Lúcio Alcântara perdeu a reeleição em um contexto de declínio do PSDB e ascensão de Lula ao poder. Entre os trechos da entrevista concedida por Ivo Gomes à rádio Coqueiros, em Sobral, chama atenção o equívoco comparativo e temporal ao relacionar os cenários de Lúcio e de Elmano.
Ivo fez a seguinte declaração: “no momento só temos uma candidatura lançada, que é a candidatura do Elmano, que está igual ao Lúcio Alcântara. Igualzinho. Tá igualzinho contabilizando negócio de prefeitura”, disse no primeiro momento e prosseguiu: “Eu me lembro quando o Lúcio Alcântara era candidato à reeleição, batia nos peitos: eu tenho 160 prefeituras do meu lado. O Cid tinha dez prefeituras e ganhou do Lúcio Alcântara no primeiro turno”, asseverou.
Ivo se refere a uma fala de Elmano em que o governador afirma não temer adversários e sustenta que qualquer candidatura terá de enfrentar uma estrutura política apoiada pela maioria das prefeituras, deputados e vereadores. Elmano não distorce a realidade: esse é, de fato, o quadro atual.
Ivo tentou convencer os ouvintes de que o peso da máquina administrativa não é determinante em processos eleitorais, ele mesmo sofreu uma derrota estando com a máquina na mão. Contudo, há contextos e contextos.
O recorte histórico da reeleição de Lúcio Alcântara, que acabou derrotado pelo hoje senador Cid Gomes, comparado com a reeleição de Elmano, é extemporâneo.
Lúcio chegou ao Governo do Ceará com as bênçãos de Tasso Jereissati, no auge de seu prestígio político, no apogeu do PSDB, com Fernando Henrique eleito e reeleito presidente da República. Essa força que impulsionou Lúcio ao Palácio da Abolição se voltou contra ele em sua reeleição justamente porque não aceitou apoiar Cid Gomes.

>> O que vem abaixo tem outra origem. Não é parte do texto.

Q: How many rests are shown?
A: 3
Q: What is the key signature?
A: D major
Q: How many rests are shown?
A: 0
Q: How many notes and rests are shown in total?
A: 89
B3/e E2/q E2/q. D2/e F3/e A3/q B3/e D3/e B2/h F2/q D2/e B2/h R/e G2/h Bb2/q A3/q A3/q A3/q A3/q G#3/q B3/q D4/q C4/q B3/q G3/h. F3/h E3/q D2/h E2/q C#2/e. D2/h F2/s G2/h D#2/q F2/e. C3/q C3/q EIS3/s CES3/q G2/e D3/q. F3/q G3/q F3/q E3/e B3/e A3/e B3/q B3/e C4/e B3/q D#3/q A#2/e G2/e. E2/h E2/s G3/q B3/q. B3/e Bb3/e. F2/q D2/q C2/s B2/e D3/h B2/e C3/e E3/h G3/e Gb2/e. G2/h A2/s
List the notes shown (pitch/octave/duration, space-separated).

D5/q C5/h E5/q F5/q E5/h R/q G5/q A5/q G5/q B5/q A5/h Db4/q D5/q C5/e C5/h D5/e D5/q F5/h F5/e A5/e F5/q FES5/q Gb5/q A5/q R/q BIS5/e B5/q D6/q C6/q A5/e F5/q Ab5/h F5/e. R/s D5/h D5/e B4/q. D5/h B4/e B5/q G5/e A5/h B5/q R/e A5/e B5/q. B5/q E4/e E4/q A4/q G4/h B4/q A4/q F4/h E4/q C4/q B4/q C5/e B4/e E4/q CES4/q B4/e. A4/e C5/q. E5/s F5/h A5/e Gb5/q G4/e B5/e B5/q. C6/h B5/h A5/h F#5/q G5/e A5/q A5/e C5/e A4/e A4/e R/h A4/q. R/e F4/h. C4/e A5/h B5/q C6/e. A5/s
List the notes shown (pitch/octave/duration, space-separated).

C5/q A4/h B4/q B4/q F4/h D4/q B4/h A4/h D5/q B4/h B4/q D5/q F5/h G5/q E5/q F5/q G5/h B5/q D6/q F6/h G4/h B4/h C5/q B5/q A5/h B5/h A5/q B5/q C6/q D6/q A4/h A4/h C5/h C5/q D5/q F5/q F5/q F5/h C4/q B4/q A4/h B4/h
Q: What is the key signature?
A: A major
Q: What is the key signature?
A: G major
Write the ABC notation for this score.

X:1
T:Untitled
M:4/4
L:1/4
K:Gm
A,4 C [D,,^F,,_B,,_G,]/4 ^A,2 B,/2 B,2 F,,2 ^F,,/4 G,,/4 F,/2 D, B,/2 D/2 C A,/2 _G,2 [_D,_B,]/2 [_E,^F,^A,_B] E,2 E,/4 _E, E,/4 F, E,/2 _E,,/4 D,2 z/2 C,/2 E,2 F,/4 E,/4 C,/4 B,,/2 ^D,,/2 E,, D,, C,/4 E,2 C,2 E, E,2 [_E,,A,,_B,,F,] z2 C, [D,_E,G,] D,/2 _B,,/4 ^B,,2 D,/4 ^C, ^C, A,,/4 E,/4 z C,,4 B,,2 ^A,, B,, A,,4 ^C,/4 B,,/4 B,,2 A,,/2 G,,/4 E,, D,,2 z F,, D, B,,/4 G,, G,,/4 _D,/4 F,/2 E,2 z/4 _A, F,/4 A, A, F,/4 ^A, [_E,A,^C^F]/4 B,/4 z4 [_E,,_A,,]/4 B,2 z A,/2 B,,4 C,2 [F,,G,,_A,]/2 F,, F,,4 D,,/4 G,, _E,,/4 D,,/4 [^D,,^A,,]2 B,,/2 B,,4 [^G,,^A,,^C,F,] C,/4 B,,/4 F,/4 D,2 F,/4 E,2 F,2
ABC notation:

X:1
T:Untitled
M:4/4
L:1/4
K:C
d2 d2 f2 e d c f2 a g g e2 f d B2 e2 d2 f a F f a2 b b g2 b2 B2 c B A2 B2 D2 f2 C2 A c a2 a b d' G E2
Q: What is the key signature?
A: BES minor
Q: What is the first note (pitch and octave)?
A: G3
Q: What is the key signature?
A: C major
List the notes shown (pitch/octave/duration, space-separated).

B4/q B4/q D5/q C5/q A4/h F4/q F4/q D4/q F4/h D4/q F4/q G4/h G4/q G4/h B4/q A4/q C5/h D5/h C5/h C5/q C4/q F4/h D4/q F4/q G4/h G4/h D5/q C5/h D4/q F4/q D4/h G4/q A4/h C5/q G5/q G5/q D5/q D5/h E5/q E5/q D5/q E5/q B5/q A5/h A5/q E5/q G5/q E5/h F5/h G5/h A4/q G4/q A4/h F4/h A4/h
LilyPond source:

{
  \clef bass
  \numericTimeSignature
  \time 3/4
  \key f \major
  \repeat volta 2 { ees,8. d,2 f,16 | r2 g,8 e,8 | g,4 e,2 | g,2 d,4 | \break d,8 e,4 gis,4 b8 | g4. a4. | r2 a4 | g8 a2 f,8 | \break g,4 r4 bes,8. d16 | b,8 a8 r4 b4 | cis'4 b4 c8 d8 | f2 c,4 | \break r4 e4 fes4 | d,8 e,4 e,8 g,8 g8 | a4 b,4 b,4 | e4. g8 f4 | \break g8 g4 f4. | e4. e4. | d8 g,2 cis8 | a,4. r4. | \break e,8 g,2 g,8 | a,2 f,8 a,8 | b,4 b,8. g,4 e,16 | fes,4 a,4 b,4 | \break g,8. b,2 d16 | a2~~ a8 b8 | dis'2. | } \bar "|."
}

Naquele período, a força do senador Tasso, aliada ao poderio emergente da família Ferreira Gomes, liderada por Ciro, era uma estrutura político-partidária avassaladora no Ceará. Lula e o PT eram forças emergentes.
Depois de duas décadas, Elmano vai para a reeleição com um PT comandando as três esferas de poder: Governo Federal, Governo do Estado, Prefeitura de Fortaleza e, sim, a maioria das prefeituras do interior cearense.
A polarização atual não passa mais pelo PSDB nem pelo eixo Tasso–Ferreira Gomes. O protagonismo eleitoral desses grupos já não é o mesmo, e o cenário foi profundamente alterado após a ascensão de Bolsonaro à Presidência da República.
Diante desse novo arranjo político, Ciro e Tasso se veem compelidos a dialogar com o campo bolsonarista, cuja força se impõe mesmo por meio de candidaturas isoladas, como a de Eduardo Girão, sustentada pelo conservadorismo de direita.
Ivo acertou em impor o limite daquilo que considera aceitável em uma relação política e deu sinais da debandada da família Ferreira Gomes em caso de uma possível candidatura de Ciro; todavia, erra ao comparar Elmano a Lúcio Alcântara, ignorando duas décadas de transformação no cenário político do Ceará e do Brasil.
A política não perdoa quem confunde nostalgia com estratégia.